The agreement freezes Medicare payment rates at the current amount through Dec. 31, 2012. The deal was announced on Feb. 15, and the House and Senate voted to pass the bill on Feb. 17. Then, on Feb. 29, President Barack Obama signed the Middle Class Tax Relief and Job Creation Act of 2012, the bill that included the provision to prevent the 27.4 percent cut.

Experts Lament Repeated Delays Rather Than Permanent Fix

The bad news is that although medical societies were abuzz with speculation that legislators were working to overhaul the Medicare payment formula system to avoid future reimbursement issues, that has not materialized. Instead, under the agreement, physicians will benefit from a pay freeze through the end of 2012, with hopes that Congress will find a way to repair the Medicare payment system before additional cuts kick in on Jan. 1, 2013.

"Congress had an opportunity to permanently end this problem, which is the sound, fiscally prudent policy choice," said Peter W. Carmel, MD, president of the American Medical Association in a February statement. "We appreciate efforts by members of Congress on both sides of the aisle who publicly supported a framework for a permanent end to this perennial problem.

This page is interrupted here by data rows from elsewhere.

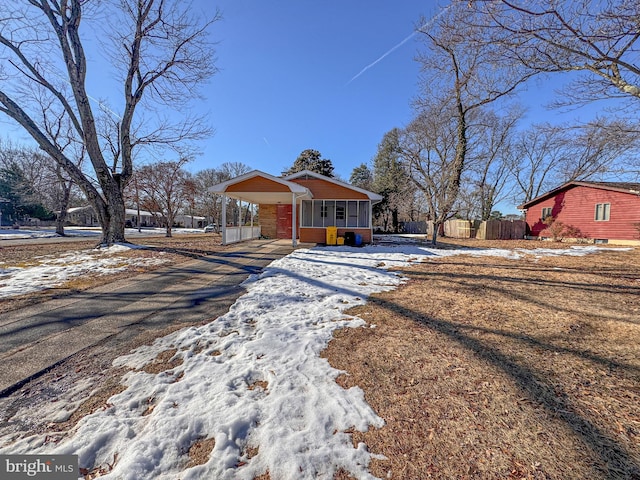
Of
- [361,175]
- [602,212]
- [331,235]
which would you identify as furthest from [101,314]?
[361,175]

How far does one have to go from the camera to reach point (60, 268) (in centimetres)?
661

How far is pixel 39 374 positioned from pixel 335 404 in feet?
8.98

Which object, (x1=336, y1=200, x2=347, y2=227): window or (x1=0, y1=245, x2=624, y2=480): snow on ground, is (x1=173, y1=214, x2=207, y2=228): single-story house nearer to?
(x1=336, y1=200, x2=347, y2=227): window

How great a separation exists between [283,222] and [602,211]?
20.7m

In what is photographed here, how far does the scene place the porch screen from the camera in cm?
1455

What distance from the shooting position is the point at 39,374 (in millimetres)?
2393

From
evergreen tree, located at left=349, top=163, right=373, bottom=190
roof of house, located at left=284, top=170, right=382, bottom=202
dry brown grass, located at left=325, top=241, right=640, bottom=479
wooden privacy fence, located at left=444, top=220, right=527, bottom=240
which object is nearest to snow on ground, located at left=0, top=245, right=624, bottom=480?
dry brown grass, located at left=325, top=241, right=640, bottom=479

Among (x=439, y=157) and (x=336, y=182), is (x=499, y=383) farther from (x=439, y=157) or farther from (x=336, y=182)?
(x=439, y=157)

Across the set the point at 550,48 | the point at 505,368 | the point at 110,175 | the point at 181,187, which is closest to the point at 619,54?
the point at 550,48

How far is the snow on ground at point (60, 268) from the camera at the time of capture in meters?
5.07

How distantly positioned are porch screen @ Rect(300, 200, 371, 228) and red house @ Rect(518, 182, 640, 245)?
46.7ft

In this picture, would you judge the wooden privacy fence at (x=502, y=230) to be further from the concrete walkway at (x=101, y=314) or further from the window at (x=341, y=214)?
the concrete walkway at (x=101, y=314)

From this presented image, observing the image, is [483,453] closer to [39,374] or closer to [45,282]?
[39,374]

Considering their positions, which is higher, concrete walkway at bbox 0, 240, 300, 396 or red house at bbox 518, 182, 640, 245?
red house at bbox 518, 182, 640, 245
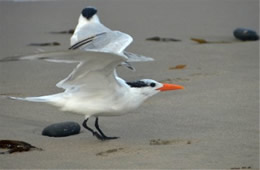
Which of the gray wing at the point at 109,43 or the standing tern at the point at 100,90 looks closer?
the standing tern at the point at 100,90

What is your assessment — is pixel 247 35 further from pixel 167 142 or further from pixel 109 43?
pixel 167 142

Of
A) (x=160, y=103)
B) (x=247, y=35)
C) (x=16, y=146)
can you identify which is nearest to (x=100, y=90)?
(x=16, y=146)

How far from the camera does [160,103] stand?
6.67 meters

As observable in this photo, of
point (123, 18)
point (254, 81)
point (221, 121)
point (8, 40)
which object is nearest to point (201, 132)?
point (221, 121)

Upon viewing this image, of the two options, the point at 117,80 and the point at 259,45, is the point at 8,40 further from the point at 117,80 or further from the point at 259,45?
the point at 117,80

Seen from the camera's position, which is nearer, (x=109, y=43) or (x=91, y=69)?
(x=91, y=69)

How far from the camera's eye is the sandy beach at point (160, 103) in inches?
198

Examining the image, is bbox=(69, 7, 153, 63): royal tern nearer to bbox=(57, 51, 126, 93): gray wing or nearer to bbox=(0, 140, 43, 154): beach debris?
bbox=(57, 51, 126, 93): gray wing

We are deeply disappointed that Congress chose to just do another patch -- kicking the can, growing the problem, and missing a clear opportunity to protect access to care for patients."

Practices agree: "I think that this was premeditated by Medicare," says Charlene Endre-Burgett, MS, CMA (AAMA), CPM-MCS, CPC, CMSCS, administrator with North Scottsdale Family Medicine in Ariz.  "They knew physicians would not accept a small increase of 0.5 percent or 1 percent, so how do you get the health care industry to accept it? Threaten a huge decrease in reimbursement and then come back at the 11th hour with the intended puny increase and act like you are doing physicians a favor. Medicare is a 'hero!' It's crazy, but it has worked for years now."